Retrospective: Return to Oz remains one of cinema’s darkest sequels

With the Land of Oz back on the big screen in Wicked, now’s a perfect time to revisit Return to Oz, a truly bizarre sequel to The Wizard of Oz. This article was originally published in March 2023.

Revisiting The Wizard of Oz then immediately watching its sequel, Return to Oz, creates a transition so viscerally unsettling I feel inclined to explain it through the following analogy. It’s like experiencing a lucid dream of an idyllic sun-dappled garden, full of splendid flowers and lush greenery, then visiting the same place in real-life and discovering it burnt to a cinder, dirt and dead wood scattered everywhere, the ground strewn with broken glass and needles. Which is to say: the belated follow-up to Victor Fleming’s watershed and wonderstruck classic is one hell of a downer, transforming dreams into nightmares, and making a point that everything can decay terribly with time—even our sweetest reveries.

A similar observation was made recently in the low-rent, franchise-hijacking horror film Winnie the Pooh: Blood and Honey, with Christopher Robin returning to the 100 Acre Woods after many years of absence to discover his cuddly old pals have turned feral. The only film directed by renowned editor Walter Murch, Return to Oz—which arrived in 1985, some four and a half decades after The Wizard of Oz—is that same scene stretched into an entire feature. It’s one of those glorious examples of lunatics being in charge of the movie-making asylum, and one of the darkest, most tone-flipping sequels to a popular family movie ever made—up there with the criminally under-rated Babe: Pig in the City.

Murch’s first shot draws the camera back from Dorothy’s window, through which we see a starry night skyline, and shows the young protagonist lying in bed, deep in thought. We learn she isn’t well: “It’s been six months since the tornado, and Dorothy hasn’t been herself since,” says Aunt Em (Piper Laurie), commenting that “all she ever talks about is some place that just doesn’t exist”, where there are “talkin’ tin men, walkin’ scarecrows, ruby slippers.” The point is made that Dorothy (played by Fairuza Balk, who, weirdly, is noticeably younger than Judy Garland in the original) never recovered from events in the previous film. This alone is interesting, framing a happy-go-lucky musical as an infliction of trauma—but boy oh boy, there’s more to it than that.

The haunting elegance of Return to Oz’s prologue clicks into higher gear when Aunt Em takes Dorothy away, on a horse and cart, on a sad looking day, the sky a faded grey blanket. Dorothy reminisces to a shrink about her adventures in Oz, which of course sound crazy, and in the case of Tinman very gnarly. He “used to be made of flesh,” she explains, “but then he cut off his leg” and in fact “kept chopping off all the other parts of his body.” The doctor’s big solution is to introduce an “electrical marvel” that “will make it possible for you to sleep again.” He’s talking about electric shock therapy. Cue the most unholiest of sights: Dorothy strapped to a stretcher, wheeled into the EST room.

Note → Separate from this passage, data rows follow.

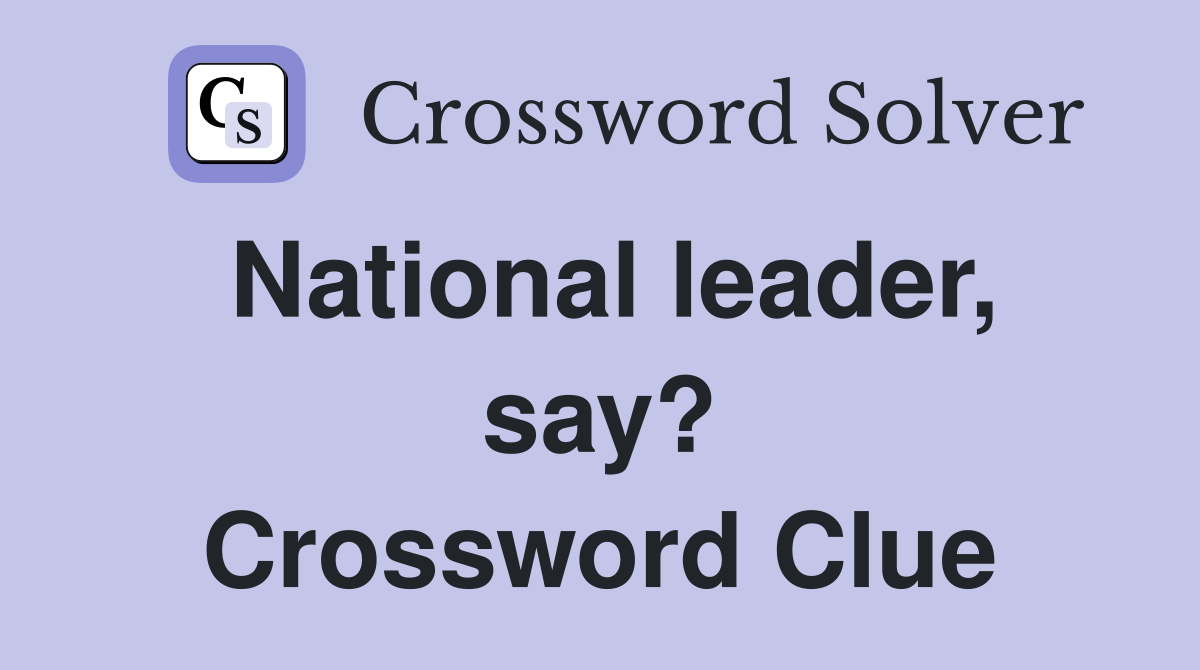 National leader, say? Crossword Clue
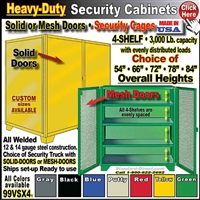 99VSX4 * Heavy-Duty Security Cabinets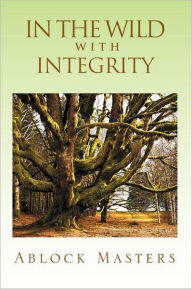 Title: In the Wild with Integrity, Author: Ablock Masters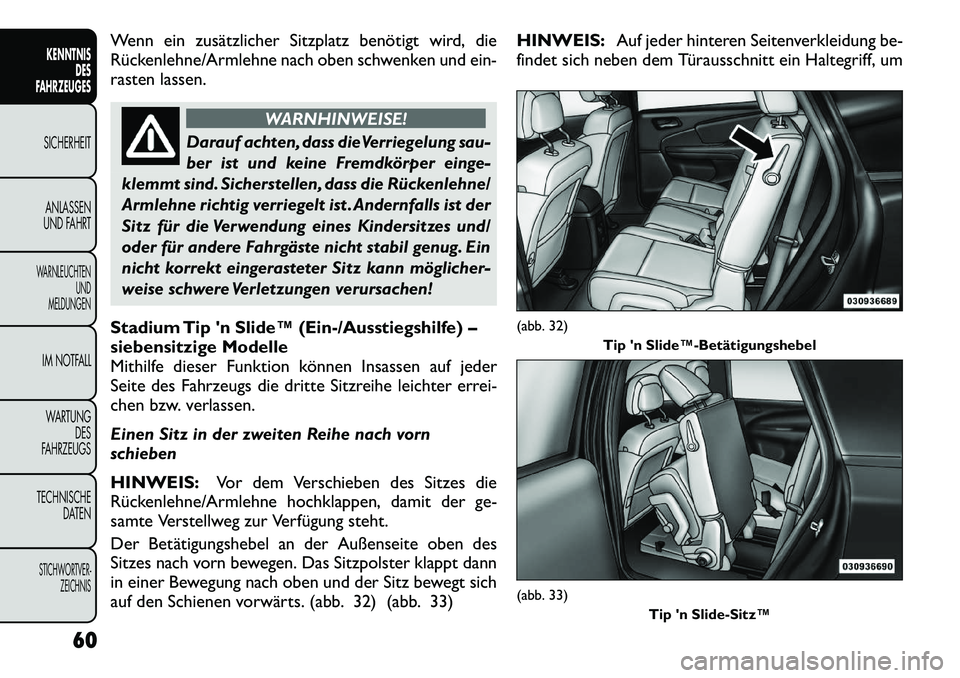 FIAT FREEMONT 2012  Betriebsanleitung (in German) Wenn ein zusätzlicher Sitzplatz benötigt wird, die 
Rückenlehne/Armlehne nach oben schwenken und ein-
rasten lassen.
WARNHINWEISE!
Darauf achten, dass dieVerriegelung sau- 
ber ist und keine Fremdk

Before Dorothy’s operation begins, the power goes out and a young girl with blond hair rescues her. It is, by the way, a dark and stormy night, rain pouring down and claps of lightning illuminating the sky. This doesn’t just heighten the atmosphere, William Castle style, but provides a flood equivalent to the first movie’s tornado: an eruption of inclement weather that washes the protagonist away in a chicken coop, and signals the transition from one world into another.

Dorothy finds herself returned to the land of Oz, which is now ruled by the “Nome King”, who is made of rock and gains power from wearing those famous ruby slippers—which might be used for evil but still look rather fabulous. Her mission is to take down the king, seize the slippers, and—with help from friends including a talking chicken named Billina and a creature, Jack Pumpkinhead, with a huge jack-o’-lantern for a face—restore peace and order to Emerald City.

Because, by god, this place has seen better days. Remember the effervescent yellow brick road, down which Dorothy and her smiling entourage skipped, on their way to see that great whiz of a wiz (if ever a wiz there was)? The bricks have faded; the road is now bumpy and overgrown. The state of Emerald City is even sadder: it’s now crumbling and decrepit, with many people—some headless—turned to stone. The place is haunted by bizarre creatures called “Wheelers,” the equivalent of the original film’s flying monkeys, who have huge spindly limbs and wheels instead of feet and hands.

In a way, Return to Oz is less a sequel per se than a cultural conversation with its predecessor, expressed through the language of contrasts. Strewn with melancholic “look what happened” visual statements, Murch in every scene asks us to contemplate what is, versus what once was. The entire film exists in a state of purged possibility. It’s wild, weird, sad, strange—and there’s nothing else is quite like it.